------ DATA RECORDS
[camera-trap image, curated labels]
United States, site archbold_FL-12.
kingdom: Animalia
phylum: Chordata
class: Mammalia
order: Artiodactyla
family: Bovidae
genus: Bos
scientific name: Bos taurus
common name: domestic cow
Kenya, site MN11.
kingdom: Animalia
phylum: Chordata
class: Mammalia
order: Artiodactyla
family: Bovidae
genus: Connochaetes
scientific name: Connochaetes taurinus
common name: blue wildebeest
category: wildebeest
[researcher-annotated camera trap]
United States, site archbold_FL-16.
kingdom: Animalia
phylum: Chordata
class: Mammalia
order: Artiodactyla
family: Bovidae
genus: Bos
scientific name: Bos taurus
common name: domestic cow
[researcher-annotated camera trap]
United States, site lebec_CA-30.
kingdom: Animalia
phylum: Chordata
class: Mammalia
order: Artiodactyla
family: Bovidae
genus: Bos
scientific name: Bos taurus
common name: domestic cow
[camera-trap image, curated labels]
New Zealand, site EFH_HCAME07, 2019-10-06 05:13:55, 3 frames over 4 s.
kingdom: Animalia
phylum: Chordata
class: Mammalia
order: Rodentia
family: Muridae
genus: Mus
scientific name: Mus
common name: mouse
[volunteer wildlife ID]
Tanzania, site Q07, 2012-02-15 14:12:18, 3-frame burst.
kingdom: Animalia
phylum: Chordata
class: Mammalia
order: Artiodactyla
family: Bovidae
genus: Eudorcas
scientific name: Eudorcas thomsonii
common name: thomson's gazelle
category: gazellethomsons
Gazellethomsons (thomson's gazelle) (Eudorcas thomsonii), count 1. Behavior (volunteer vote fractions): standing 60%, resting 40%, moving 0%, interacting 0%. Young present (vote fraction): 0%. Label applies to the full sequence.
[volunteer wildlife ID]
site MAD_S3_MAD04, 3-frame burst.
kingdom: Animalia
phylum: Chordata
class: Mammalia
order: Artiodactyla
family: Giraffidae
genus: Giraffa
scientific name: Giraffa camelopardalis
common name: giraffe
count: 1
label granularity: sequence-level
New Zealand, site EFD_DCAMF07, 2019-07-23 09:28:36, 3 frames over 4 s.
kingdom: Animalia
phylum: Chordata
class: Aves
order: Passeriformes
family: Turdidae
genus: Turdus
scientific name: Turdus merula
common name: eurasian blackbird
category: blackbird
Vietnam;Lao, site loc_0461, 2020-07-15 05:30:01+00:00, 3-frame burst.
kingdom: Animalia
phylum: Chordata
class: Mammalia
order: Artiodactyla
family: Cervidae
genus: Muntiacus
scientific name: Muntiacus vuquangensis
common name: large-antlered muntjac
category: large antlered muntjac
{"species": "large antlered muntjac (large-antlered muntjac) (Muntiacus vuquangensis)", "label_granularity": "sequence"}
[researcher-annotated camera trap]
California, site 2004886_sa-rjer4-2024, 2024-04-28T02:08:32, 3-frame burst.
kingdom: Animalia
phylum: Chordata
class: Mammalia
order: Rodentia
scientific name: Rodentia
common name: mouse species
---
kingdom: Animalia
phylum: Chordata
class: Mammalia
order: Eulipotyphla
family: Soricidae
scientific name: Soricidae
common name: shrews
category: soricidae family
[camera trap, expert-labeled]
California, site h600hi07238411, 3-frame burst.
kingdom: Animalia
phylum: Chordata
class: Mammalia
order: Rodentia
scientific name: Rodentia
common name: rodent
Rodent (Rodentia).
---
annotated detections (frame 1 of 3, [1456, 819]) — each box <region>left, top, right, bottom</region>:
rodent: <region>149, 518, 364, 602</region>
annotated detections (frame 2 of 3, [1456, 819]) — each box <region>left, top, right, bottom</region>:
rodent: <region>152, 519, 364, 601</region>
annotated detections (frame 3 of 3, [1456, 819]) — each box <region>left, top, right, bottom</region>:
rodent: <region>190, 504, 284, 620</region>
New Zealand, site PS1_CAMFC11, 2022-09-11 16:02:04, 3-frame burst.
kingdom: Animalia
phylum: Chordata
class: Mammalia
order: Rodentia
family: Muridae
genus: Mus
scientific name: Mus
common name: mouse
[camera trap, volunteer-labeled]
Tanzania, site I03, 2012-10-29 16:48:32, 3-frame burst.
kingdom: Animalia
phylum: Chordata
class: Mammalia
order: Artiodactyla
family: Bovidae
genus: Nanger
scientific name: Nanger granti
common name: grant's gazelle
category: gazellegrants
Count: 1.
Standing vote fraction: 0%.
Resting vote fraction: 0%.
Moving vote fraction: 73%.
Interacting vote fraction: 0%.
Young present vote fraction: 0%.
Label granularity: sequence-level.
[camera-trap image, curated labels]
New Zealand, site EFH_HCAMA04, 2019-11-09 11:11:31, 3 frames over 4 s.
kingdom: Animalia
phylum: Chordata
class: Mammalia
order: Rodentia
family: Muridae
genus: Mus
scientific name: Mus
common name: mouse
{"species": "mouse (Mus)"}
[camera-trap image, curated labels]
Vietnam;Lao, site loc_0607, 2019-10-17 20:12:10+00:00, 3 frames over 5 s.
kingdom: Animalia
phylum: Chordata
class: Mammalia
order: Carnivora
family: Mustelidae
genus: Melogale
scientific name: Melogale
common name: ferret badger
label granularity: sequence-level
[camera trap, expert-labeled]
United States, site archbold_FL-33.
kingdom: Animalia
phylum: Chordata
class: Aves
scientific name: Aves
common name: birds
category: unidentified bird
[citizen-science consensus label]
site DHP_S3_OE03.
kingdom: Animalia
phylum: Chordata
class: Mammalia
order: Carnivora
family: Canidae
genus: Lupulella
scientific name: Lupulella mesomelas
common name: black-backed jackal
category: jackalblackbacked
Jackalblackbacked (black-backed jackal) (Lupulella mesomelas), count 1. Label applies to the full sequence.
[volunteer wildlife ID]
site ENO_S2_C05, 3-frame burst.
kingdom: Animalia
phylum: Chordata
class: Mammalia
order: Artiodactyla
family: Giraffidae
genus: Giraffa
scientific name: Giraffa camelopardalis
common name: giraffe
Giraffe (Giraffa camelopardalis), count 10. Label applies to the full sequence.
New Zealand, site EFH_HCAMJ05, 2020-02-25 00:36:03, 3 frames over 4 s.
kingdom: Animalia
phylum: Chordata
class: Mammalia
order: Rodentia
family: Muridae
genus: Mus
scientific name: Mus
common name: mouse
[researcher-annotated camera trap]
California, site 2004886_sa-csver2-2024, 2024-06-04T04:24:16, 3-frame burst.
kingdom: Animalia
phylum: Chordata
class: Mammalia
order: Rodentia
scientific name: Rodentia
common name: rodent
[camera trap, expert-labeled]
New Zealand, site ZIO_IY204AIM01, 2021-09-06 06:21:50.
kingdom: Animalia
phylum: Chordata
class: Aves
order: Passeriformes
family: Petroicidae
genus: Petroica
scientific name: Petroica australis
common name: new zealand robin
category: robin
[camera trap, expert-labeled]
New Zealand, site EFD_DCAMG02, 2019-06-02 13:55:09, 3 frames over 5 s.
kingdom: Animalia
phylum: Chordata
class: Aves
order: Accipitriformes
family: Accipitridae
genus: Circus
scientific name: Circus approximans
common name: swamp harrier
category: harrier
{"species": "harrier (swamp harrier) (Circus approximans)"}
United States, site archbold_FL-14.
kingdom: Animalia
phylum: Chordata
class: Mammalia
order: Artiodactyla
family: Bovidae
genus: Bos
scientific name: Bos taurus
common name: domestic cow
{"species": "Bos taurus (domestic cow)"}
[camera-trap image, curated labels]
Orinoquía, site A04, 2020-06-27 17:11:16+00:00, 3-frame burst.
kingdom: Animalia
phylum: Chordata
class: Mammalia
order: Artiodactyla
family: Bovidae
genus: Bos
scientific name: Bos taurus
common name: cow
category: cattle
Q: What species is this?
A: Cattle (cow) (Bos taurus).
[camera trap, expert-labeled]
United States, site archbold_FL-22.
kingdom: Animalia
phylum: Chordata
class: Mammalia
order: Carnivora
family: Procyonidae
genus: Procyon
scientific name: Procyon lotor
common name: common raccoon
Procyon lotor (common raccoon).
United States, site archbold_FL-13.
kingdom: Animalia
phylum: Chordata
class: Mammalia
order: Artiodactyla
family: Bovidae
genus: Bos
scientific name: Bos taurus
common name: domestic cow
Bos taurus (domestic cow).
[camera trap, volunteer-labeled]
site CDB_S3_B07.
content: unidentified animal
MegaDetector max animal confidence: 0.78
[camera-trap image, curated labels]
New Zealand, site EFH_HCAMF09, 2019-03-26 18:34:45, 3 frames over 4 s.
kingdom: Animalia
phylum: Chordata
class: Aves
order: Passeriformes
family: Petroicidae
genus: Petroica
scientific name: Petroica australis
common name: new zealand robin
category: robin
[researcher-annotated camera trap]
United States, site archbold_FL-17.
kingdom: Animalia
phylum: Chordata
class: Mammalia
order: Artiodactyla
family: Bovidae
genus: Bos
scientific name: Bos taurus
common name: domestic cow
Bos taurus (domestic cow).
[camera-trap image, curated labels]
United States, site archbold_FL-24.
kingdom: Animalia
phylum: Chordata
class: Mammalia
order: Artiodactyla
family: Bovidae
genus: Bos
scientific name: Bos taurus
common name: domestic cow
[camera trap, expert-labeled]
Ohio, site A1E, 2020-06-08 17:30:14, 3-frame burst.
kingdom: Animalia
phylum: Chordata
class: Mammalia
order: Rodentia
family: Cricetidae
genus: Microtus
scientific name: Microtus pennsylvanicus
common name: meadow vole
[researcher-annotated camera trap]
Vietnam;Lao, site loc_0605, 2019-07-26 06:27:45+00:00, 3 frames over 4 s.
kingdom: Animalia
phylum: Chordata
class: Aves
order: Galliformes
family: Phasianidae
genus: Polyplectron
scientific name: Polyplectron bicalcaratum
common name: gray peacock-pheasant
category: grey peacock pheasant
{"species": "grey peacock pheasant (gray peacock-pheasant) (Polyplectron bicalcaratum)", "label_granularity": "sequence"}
------------
* [PROBLEM DETAILS] Search the entries for the word "over" and copy every line that has it.

* [SOLUTION]
New Zealand, site EFH_HCAME07, 2019-10-06 05:13:55, 3 frames over 4 s.
New Zealand, site EFD_DCAMF07, 2019-07-23 09:28:36, 3 frames over 4 s.
New Zealand, site EFH_HCAMA04, 2019-11-09 11:11:31, 3 frames over 4 s.
Vietnam;Lao, site loc_0607, 2019-10-17 20:12:10+00:00, 3 frames over 5 s.
New Zealand, site EFH_HCAMJ05, 2020-02-25 00:36:03, 3 frames over 4 s.
New Zealand, site EFD_DCAMG02, 2019-06-02 13:55:09, 3 frames over 5 s.
New Zealand, site EFH_HCAMF09, 2019-03-26 18:34:45, 3 frames over 4 s.
Vietnam;Lao, site loc_0605, 2019-07-26 06:27:45+00:00, 3 frames over 4 s.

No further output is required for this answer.